Dec 30, 2005 00:00
Christmas, New Years. To some it is the fake anniversary of the birth of their Lord and Savior Jesus Christ. To others it is the anniversary of when some oil burned for 8 days. To me it seems to signal the beginning of an Autophobic state of mind. For those of you who havn't been reading random passages of my ICQ message histories with random girls I havn't spoken to in 3 years Autophobia is the fear of being alone. The problem is I know exactly what is causing it and why. I am a man of aloneness. Normally I love being alone, alone is when I do my best, alone but never lonely, but a couple months ago I started taking Flonase to clear my nasal passage to facilitate better sleep. It worked a little, instead of 14-16 hours a night, I was sleeping 8. It was good, my degree of what feeling "normal" was improved a bit. When I got strep throat a couple weeks back however I stopped taking Flonase because it did weird things to my throat and the last thing I needed to do was piss off my aggrevated throat. So for the week and a half I was bogged down with Fake Strep Throat, it turned out it wasn't strep throat, just a viral infection that had all the symptons of Strep I didn't take flonase and slept more than normal to battle off the virus. What this quite naturally led to was a complete ass fucking of the pitiful excuse for a sleep pattern I had. So now I am back on flonase and trying to recoup to a slightly better level of normal. However the transition is proving to be more than I can handle. As with all major shifts of my sleep pattern I am feeling more than just a little more tired. My entire mood is fucked right up. I am irritable, lethargic, suffering from mild insomnia and sleeping upwards of 14 hours a night and feeling like I have slept not at all. With a mood declining quickly towards depression how can one help but feel... shitty and lonely. Naturally with the feelings of shitty and depression comes the natural inclination to do the one thing no one should ever do, regret. Thinking over past crushes I fucked up, chances left untaken, boats missed, all that good stuff. How can it but help one further decline into immense feelings of shitty?
So that's where I am, feeling like utter shit and without any real means of comfort. I am for the most part completely alone. There is nothing like being completely alone to bring on feelings of Autophobia.

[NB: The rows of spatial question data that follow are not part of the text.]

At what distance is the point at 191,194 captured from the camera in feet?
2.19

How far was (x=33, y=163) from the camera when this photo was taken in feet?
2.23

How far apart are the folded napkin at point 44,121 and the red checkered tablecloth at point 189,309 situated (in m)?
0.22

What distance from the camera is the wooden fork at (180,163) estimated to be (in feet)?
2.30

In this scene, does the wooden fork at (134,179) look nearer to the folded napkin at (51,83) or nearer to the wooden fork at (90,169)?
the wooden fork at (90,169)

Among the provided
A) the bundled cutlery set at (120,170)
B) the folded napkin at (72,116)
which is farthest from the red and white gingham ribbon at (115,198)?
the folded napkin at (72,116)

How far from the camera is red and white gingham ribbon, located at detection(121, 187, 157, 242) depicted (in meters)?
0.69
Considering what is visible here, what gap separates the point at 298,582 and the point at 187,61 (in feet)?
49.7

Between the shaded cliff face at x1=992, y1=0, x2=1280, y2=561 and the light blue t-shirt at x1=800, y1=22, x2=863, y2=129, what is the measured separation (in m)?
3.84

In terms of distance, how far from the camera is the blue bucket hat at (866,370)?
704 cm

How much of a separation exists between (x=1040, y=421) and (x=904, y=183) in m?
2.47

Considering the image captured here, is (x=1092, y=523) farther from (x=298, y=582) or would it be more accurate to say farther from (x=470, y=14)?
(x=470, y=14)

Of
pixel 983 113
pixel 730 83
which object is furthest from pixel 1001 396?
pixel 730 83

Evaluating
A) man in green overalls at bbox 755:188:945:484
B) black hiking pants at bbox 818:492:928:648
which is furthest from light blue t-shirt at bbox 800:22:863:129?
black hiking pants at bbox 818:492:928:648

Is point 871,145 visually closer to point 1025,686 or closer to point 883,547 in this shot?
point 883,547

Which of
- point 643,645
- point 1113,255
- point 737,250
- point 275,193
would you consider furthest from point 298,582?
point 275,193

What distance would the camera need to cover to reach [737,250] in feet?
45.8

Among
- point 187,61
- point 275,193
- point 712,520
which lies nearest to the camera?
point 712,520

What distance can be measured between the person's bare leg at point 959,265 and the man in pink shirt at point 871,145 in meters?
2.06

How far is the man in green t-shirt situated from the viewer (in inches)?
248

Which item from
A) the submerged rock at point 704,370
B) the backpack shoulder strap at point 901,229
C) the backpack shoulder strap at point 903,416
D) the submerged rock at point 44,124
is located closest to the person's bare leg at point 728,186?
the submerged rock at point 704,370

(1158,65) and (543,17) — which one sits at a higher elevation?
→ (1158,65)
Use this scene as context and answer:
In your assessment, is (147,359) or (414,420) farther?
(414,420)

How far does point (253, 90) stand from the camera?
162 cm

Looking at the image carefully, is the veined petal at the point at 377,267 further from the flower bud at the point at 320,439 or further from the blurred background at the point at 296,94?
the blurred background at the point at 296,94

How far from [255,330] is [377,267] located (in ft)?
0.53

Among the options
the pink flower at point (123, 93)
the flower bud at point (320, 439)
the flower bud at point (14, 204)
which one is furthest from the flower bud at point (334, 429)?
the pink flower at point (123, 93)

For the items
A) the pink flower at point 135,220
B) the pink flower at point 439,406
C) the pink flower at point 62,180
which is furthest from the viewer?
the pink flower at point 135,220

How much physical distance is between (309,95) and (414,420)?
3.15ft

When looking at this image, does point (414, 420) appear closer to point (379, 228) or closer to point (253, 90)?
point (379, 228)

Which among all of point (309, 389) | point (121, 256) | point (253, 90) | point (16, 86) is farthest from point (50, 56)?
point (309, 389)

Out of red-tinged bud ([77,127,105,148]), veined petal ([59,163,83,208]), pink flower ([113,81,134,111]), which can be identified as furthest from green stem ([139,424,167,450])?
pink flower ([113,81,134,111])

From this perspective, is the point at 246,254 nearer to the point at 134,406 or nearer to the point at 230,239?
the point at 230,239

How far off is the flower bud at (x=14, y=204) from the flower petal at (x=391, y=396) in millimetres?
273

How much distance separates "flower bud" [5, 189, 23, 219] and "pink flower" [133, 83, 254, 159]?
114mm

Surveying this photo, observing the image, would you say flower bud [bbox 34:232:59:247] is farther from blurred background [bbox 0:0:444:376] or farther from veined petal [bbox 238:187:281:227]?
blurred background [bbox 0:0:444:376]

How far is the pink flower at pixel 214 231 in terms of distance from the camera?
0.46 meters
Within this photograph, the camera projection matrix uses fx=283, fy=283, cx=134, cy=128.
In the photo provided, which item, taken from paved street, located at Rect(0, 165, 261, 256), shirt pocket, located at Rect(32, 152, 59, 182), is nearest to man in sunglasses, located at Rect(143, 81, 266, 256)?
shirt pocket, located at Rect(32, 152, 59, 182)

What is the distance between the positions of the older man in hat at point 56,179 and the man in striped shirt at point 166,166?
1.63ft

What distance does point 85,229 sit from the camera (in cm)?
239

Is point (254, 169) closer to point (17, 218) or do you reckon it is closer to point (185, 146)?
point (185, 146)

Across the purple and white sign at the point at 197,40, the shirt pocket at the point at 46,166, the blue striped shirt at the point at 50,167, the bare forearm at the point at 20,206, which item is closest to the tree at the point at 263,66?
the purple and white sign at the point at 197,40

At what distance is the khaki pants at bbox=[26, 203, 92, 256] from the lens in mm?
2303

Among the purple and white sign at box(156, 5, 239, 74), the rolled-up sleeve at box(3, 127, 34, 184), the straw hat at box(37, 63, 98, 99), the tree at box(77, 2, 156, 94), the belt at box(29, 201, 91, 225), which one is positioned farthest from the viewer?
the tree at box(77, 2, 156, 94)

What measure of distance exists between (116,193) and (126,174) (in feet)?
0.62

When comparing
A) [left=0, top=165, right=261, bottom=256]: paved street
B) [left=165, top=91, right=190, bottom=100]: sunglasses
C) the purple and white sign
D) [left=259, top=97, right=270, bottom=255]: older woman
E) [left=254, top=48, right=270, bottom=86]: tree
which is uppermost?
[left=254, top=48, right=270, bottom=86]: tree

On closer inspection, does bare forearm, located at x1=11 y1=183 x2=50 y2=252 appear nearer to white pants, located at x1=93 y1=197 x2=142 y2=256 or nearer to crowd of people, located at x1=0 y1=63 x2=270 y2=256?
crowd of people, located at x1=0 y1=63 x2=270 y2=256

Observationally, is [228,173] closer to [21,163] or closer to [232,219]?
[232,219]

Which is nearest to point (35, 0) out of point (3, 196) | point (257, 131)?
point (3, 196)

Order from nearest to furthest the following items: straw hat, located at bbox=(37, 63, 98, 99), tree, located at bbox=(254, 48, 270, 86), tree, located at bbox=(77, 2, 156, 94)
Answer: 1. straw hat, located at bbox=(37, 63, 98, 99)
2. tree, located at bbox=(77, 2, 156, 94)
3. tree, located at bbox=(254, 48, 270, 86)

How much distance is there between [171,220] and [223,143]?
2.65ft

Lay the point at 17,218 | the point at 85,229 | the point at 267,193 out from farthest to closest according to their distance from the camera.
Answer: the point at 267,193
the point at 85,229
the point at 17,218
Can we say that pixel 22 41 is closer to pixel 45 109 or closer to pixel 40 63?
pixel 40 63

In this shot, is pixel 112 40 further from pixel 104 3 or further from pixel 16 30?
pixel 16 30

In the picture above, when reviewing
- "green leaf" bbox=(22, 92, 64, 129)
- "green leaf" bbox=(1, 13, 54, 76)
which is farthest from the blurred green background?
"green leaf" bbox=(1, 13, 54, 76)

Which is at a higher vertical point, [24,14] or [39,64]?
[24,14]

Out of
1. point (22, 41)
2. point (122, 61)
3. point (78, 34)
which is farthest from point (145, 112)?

I am going to dye my hair as well, dark red, not all of it, just parts of it. I havn't decided what I am going to do or how yet, I think I am going to let it grow until I get it all into a ponytail before I do anything. I have an appointment at the Oximetry Clinic on January 19th Thursday. When I found out about it I was fairly indifferent, since I had not been sleeping well, but now that I have had some more time to not sleep well I have adjusted into a state of "they are going to say I don't have sleep apnea, there is nothing wrong with me and that I am a pussy" but they won't say that right away, they are going to interrogate me first, then make another appointment some weeks after then actually test me, then a couple weeks after that tell me I am a pussy and there is nothing wrong with me.
I feel like killing myself. This is not a cry for help, this is a statement of fact.